By no means is this post offering up advice on how to make your way out of debt. Instead, I want to suggest a few different ideas that have made it easier to keep track of those monthly “non-negotiables” like mortgage, cars, utilities, etc. You know, the ones that roll around every month and you have very little say about how much they’re going to be.
#1 SET UP AUTOMATIC PAYMENTS
I’m constantly surprised at how many people manually pay their bills every month, whether it be online, or super old school style via check. There is no better way to forget a payment than having to actually remember to send it in.
#2 CHANGE THE DATES
Most places will let you chose the day your bill is withdrawn from your account. Take a good look at everything going through in a month, and try to space them out so that you’re not getting hit hard all at the same time. I’m not sure what took me so long to think of this. The first of every month used to be a killer for us. Then one day it dawned on me, make it so they’re not all taken out the first week of every month, duh!
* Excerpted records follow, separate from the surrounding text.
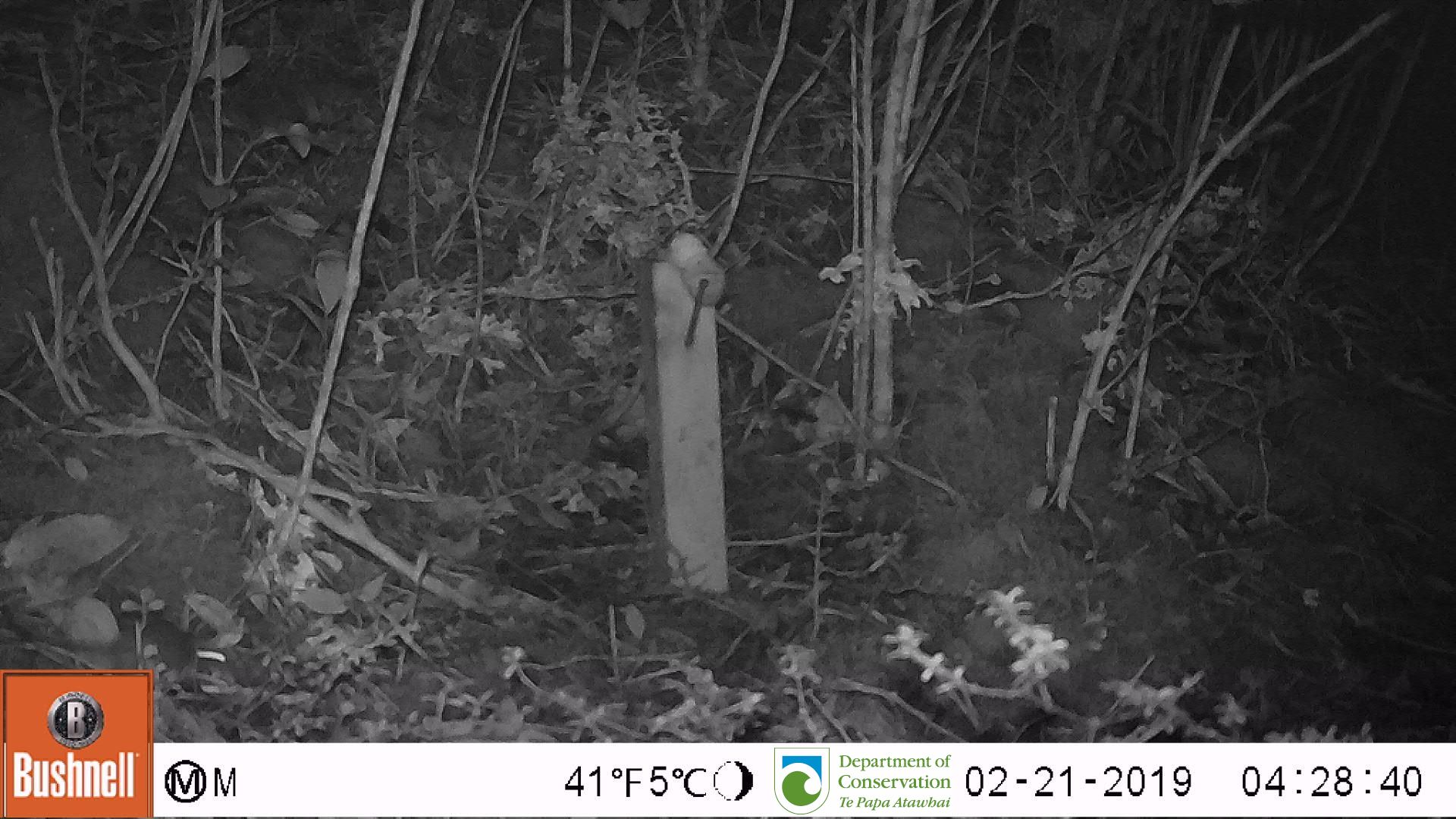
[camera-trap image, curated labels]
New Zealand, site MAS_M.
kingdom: Animalia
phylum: Chordata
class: Mammalia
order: Rodentia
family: Muridae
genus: Mus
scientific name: Mus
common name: mouse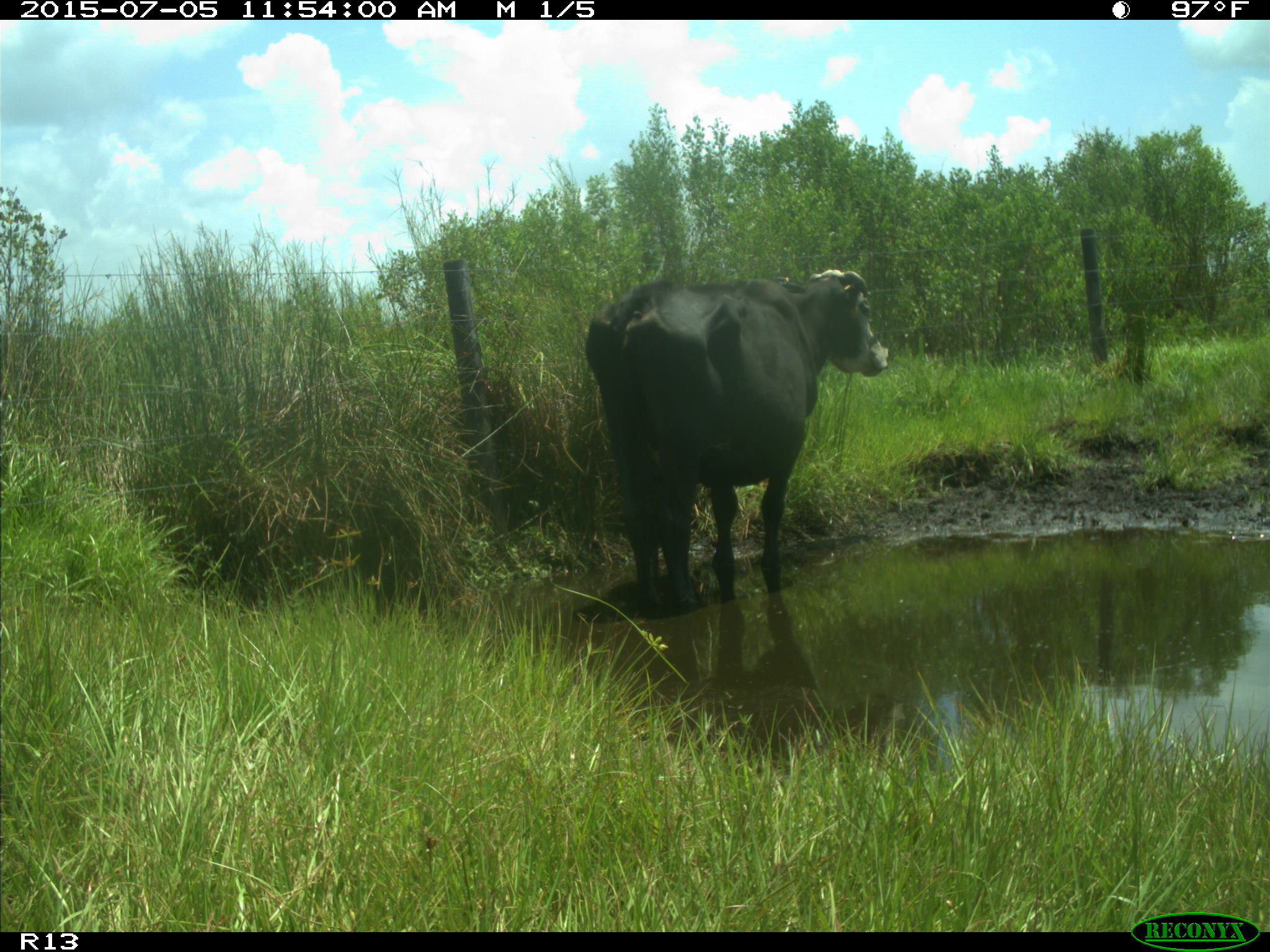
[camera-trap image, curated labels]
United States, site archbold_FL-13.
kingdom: Animalia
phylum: Chordata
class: Mammalia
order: Artiodactyla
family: Bovidae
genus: Bos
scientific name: Bos taurus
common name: domestic cow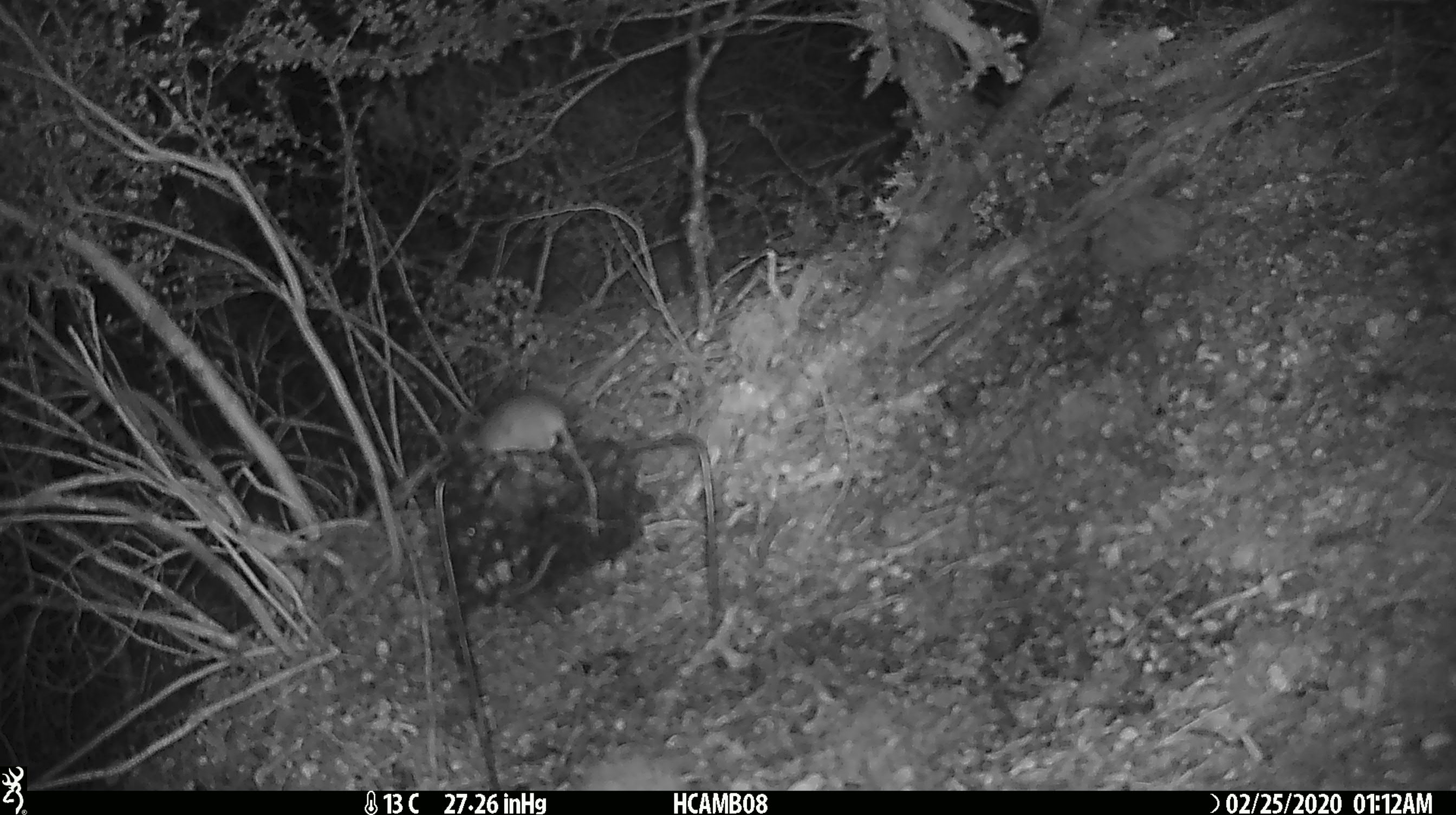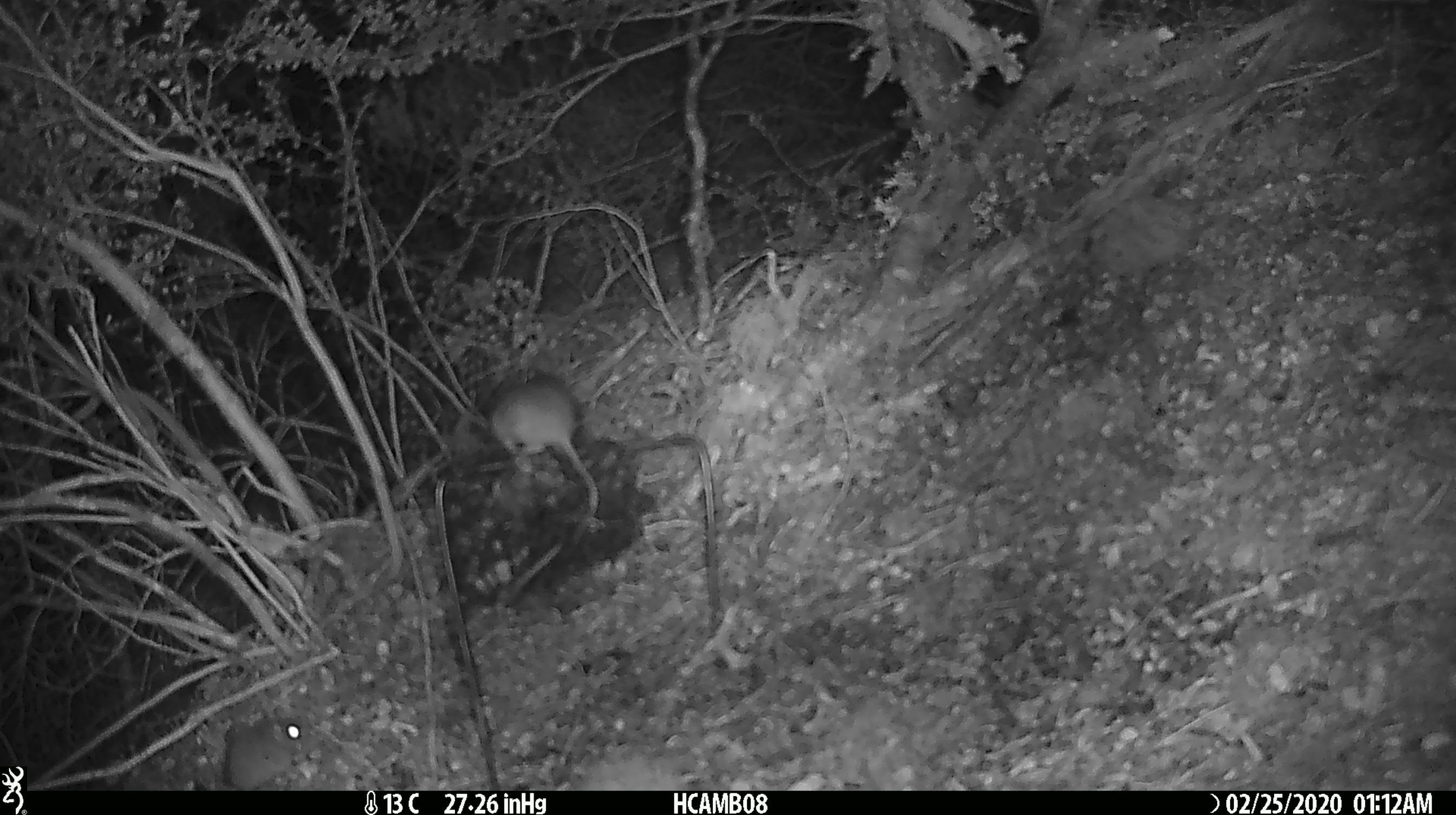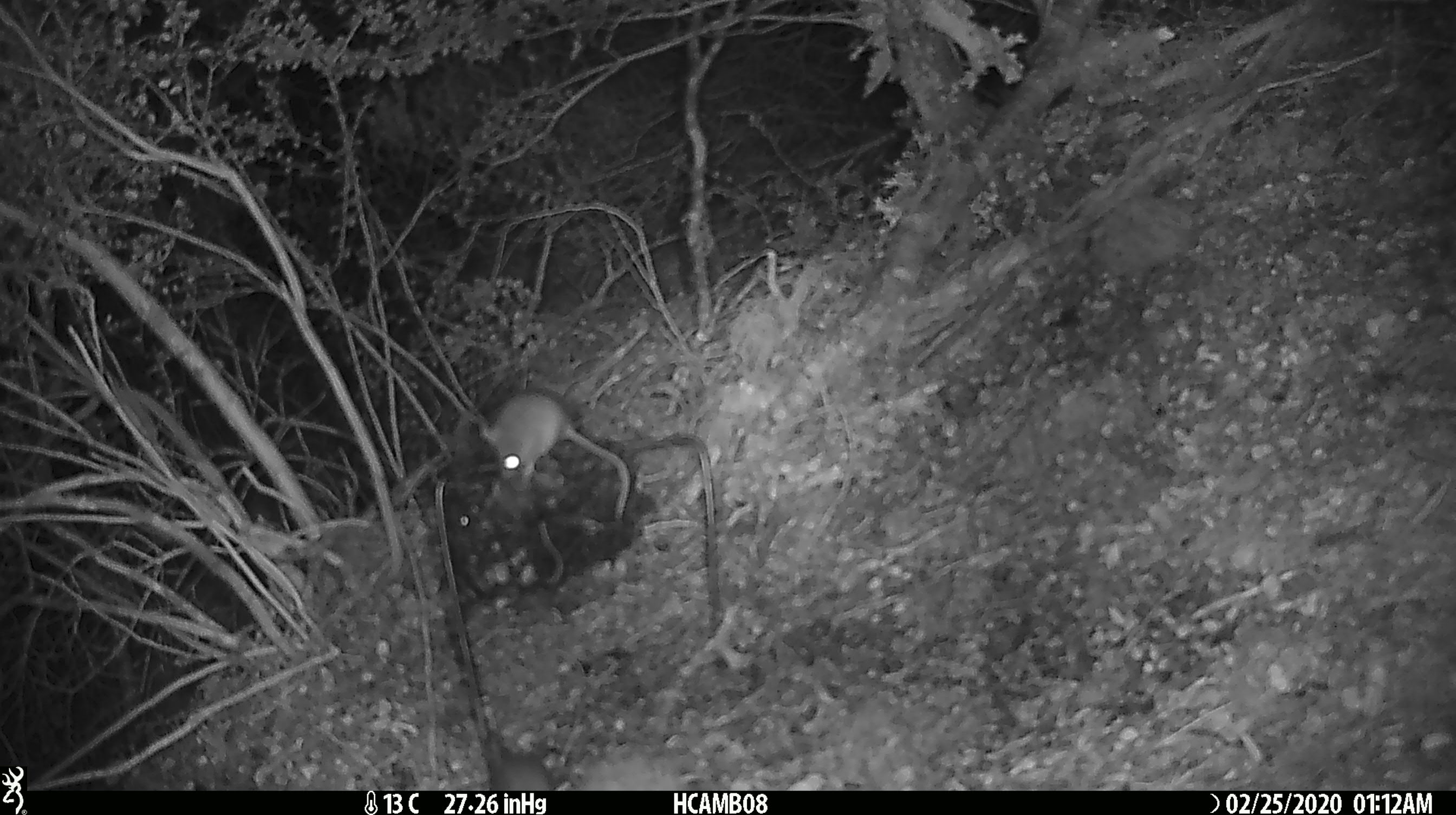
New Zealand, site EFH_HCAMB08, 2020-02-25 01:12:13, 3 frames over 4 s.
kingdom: Animalia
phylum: Chordata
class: Mammalia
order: Rodentia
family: Muridae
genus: Mus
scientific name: Mus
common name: mouse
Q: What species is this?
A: Mouse (Mus).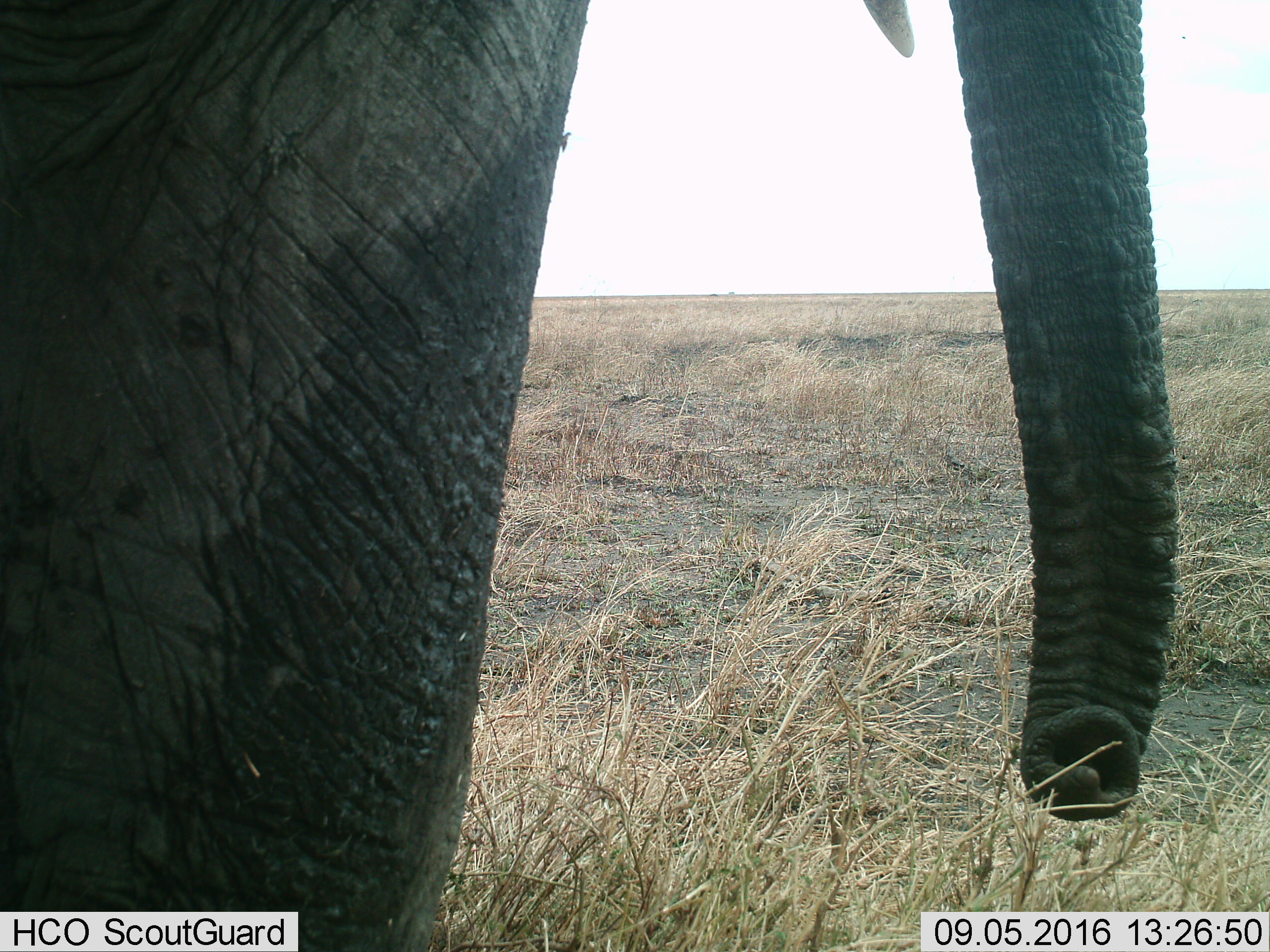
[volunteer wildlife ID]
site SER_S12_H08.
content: unidentified animal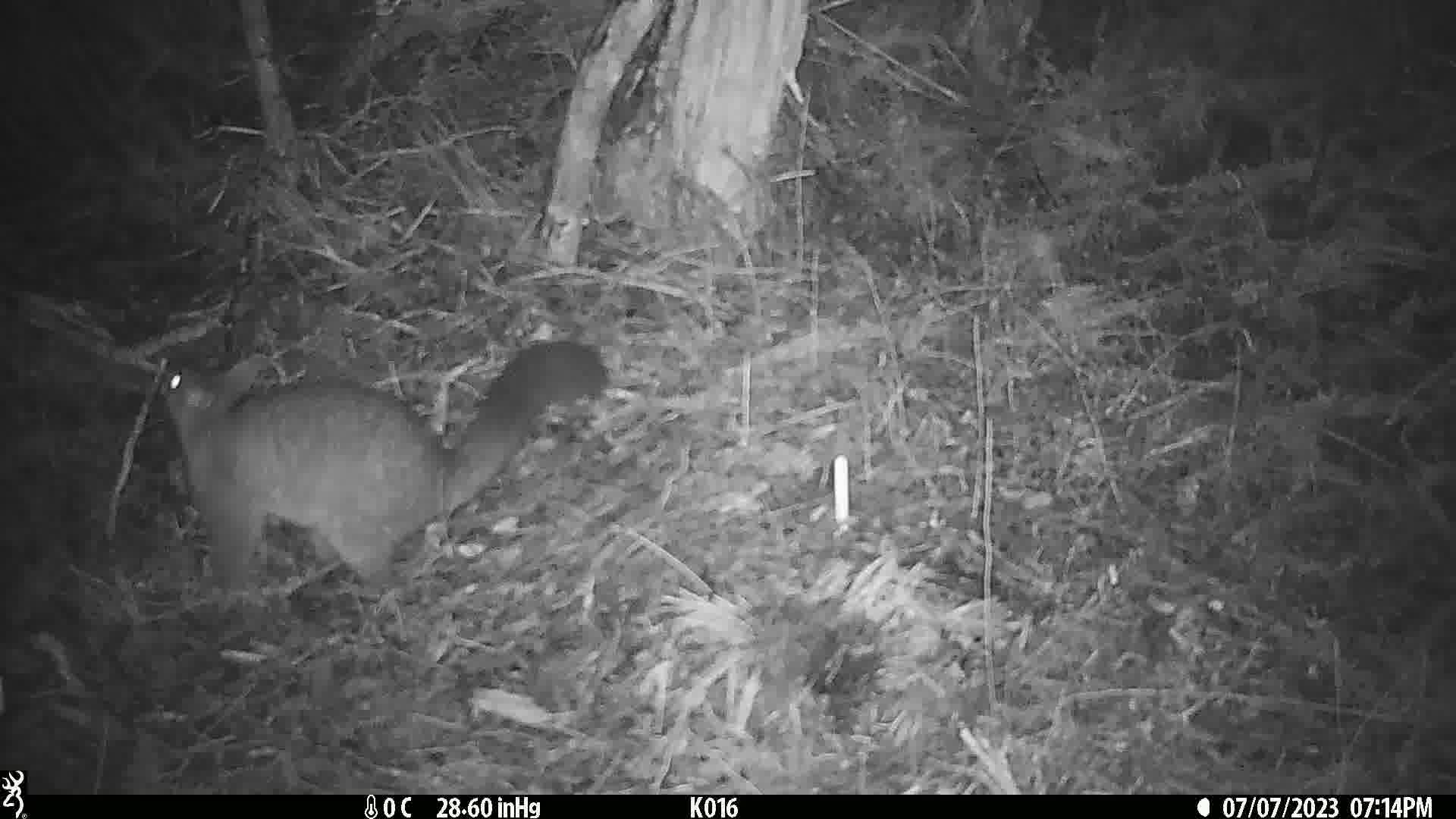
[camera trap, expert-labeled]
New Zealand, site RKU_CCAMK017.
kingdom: Animalia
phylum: Chordata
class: Mammalia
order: Diprotodontia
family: Phalangeridae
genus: Trichosurus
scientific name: Trichosurus vulpecula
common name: common brushtail possum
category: possum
#3 OPEN A NEW CHECKING AND SAVINGS ACCOUNT
This may sound counter-intuitive at first, but this has made a huge difference in helping us know exactly where we stand at any given time. We have one savings account that is actually our savings account. That’s the one we don’t touch (or try not to anyway). We have another account that the mortgage payment comes out of. I’ll put money in that account out of every paycheck, more or less depending on the time of month and what we have going on. But I always know that when the 15th rolls around there’s enough in there to cover they mortgage. Also, since that’s the largest payment each month, we’re not seeing that money in our regular checking account and feeling falsely rich.
#4 KEEP A CALENDAR
I’ve put every single monthly bill we have on my calendar in Outlook. You could also keep it in your phone, or write it on a wall/desk calendar. Every month though, I know exactly what I have coming out of my account and when. This helps us to know exactly how much we do or don’t have to spend when an REI sale comes up (which is apparently too often if you’ve been keeping up with our Expense Reports.)
#5 USE DIRECT DEPOSIT
This may be my favorite tip of them all. I have another account which is only for my car financing, no checks or debit card for it… I barely remember what bank it’s at. But each paycheck half of my car payment gets direct deposited into that account, and then of course the car payment it set up on auto-pay. With the money coming out of my paychecks, that car payment doesn’t even get factored into our income. You can’t spend what’s not there (well, we can argue the semantics of that another time).